▶ REQUIRED WORK
1 > Answer these from the excerpt on fsync slowdowns:
(a) Which file does the reply suggest reading to get backtraces?
(b) How much time has passed by the time a terminal has opened?
(c) Besides dirty data thresholds, what else might the processes be blocking on?
2 > Pick up the excerpt on fsync slowdowns after its last line and keep writing it in the same style.

▶ EXCERPTED TEXT
+--

On Wed, 17 Mar 2010 15:53:50 +1100, Nick Piggin <npiggin@suse.de> wrote:
> Where are the unrelated processes waiting? Can you get a sample of
> several backtraces?  (/proc/<pid>/stack should do it)
> 
I wish. One of the incredibly frustrating characteristics of this issue is the
difficulty in measuring it. By the time processes begin blocking, it's already
far too late to open a terminal and cat to a file. By the time the terminal has
opened, tens of seconds have passed and things have started to return to normal.

> 
> > Moreover, the hit on unrelated processes is so bad
> > that I would almost suspect that swap I/O is being serialized by fsync() as
> > well, despite being on a separate swap partition beyond the control of the
> > filesystem.
> 
> It shouldn't be, until it reaches the bio layer. If it is on the same
> block device, it will still fight for access. It could also be blocking
> on dirty data thresholds, or page reclaim though -- writeback and
> reclaim could easily be getting slowed down by the fsync activity.

+--

▶ SUPPLIED MATERIAL
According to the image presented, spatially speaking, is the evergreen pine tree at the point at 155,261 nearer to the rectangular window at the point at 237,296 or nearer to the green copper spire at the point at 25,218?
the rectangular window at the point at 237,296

+--

▶ ANSWER LIST
1 >
(a) /proc/<pid>/stack
(b) Tens of seconds
(c) Page reclaim

2 >
> 
Hmm, this sounds interesting. Is there a way to monitor writeback throughput.

> Swapping tends to cause fairly nasty disk access patterns, combined with
> fsync it could be pretty unavoidable.
> 
This is definitely a possibility. However, it seems to me like swapping should
be at least mildly favored over other I/O by the I/O scheduler. That being
said, I can certainly see how it would be difficult to implement such a
heuristic in a fair way so as not to block out standard filesystem access
during a thrashing spree.

> > 
> > Xapian, however, is far from the first time I have seen this sort of
> > performance cliff. Rsync, which also uses fsync(), can also trigger this sort
> > of thrashing during system backups, as can rdiff. slocate's updatedb
> > absolutely kills interactive performance as well.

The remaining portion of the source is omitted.